Así es como encontré la respuesta a esta pregunta intrigante. Me hacía esta pregunta desde pequeño. En mi mente infantil, el mundo debería estar lleno de cementerios, ya que la gente muere todos los días mientras que el espacio físico sigue siendo constante. Pero no era así, por lo que estaba confundido. ¿Se han hecho alguna vez una pregunta así? No sé ustedes, pero yo sí, así que la gente pensaba que era un niño extraño cuando hacía estas preguntas. De todas formas, ahora ya sé la respuesta: Hay una gran multitud de tumbas abandonadas en este mundo.

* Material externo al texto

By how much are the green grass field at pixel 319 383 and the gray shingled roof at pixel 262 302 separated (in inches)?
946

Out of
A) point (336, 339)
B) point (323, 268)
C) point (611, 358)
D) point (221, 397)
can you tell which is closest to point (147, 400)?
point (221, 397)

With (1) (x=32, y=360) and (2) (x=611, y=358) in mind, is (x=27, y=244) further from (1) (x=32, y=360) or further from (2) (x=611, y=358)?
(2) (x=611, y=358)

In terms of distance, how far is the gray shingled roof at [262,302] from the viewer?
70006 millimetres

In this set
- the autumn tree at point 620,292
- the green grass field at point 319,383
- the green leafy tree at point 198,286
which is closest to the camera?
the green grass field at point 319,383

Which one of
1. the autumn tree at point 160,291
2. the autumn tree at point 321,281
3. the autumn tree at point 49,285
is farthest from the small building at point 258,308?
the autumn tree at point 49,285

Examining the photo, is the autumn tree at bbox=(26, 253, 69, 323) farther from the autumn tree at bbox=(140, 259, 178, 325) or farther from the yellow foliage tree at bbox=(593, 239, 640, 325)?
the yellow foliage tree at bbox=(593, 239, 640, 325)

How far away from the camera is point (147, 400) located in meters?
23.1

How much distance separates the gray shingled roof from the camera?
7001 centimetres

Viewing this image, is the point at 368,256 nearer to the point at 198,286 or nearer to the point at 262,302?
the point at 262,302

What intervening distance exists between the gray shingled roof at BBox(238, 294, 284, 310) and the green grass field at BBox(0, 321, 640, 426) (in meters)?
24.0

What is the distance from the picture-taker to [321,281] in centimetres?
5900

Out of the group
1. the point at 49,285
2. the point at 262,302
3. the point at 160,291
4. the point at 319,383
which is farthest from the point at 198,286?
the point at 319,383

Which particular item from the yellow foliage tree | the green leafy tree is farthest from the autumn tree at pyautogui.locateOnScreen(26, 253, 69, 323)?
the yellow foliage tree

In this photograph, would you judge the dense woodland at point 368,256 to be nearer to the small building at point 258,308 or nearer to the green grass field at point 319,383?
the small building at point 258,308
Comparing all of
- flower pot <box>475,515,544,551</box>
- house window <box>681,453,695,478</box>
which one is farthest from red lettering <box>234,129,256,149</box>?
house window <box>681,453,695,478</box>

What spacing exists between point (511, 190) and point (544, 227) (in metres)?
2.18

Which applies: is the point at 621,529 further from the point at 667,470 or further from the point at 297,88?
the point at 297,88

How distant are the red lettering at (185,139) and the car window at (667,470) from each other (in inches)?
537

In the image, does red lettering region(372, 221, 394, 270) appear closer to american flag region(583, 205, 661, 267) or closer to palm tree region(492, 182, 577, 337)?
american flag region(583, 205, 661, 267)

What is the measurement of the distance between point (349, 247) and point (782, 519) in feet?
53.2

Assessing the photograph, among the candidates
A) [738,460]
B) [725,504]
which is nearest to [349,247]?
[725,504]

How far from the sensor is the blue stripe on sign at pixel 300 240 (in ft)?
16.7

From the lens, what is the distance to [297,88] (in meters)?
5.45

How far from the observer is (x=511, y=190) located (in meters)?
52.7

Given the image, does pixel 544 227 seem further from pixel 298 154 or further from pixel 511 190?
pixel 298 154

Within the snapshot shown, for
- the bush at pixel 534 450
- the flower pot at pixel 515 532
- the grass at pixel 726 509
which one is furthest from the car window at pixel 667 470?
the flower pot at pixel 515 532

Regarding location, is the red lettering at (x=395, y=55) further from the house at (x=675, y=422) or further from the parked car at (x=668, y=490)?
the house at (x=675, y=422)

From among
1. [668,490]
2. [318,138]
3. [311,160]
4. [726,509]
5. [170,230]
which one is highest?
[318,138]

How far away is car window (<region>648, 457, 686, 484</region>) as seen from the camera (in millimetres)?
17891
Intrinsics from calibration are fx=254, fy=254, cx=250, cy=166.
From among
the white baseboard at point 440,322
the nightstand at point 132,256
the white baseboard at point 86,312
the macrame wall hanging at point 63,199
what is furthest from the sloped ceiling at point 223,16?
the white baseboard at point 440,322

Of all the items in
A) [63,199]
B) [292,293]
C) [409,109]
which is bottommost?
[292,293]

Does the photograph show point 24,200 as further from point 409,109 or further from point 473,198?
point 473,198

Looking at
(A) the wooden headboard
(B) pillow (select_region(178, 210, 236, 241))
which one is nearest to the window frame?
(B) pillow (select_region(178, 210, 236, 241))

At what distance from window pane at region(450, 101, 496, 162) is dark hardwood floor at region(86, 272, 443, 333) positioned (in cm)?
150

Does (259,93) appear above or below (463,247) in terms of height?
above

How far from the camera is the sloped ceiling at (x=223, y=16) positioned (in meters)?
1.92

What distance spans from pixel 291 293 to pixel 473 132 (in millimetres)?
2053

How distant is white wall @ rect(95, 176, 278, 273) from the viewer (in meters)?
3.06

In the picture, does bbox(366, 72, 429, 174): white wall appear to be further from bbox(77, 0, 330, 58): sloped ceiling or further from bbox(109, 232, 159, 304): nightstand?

Mis queridos hermanos, nuestro Señor es el único Dios verdadero, supremo e incomparable con los falsos dioses adorados por la gente de este mundo. Somos amados por este Señor, estamos haciendo la obra del Señor y nos hemos convertido en las esposas del Señor. Por eso sigo diciendo que somos muy felices. Estamos tan bendecidos que no hay palabras para expresar lo felices que somos. A veces escuchamos noticias deprimentes de todo el mundo. Aún así estamos contentos porque el Señor está con nosotros. Aunque el mundo es un lugar deprimente, como tenemos al Señor con nosotros, seguimos teniendo esperanza.
Recientemente la economía ha entrado en una profunda recesión. La economía global ha entrado en la peor crisis de los últimos 80 años, pero a pesar de esto, debemos seguir predicando el Evangelio. De hecho, gracias a Dios, seguiremos predicando el Evangelio. Tenemos muchas más cosas de las que estar agradecidos a Dios en vez de estar defraudados o desilusionados.Para terminar, oremos juntos: “Señor, refuerza nuestra fe y bendícenos. Protégenos y danos salud estas fiestas. Protégenos en todo lo que hagamos para apoyar Tu ministerio del Evangelio. En el nombre de Jesús Amén”.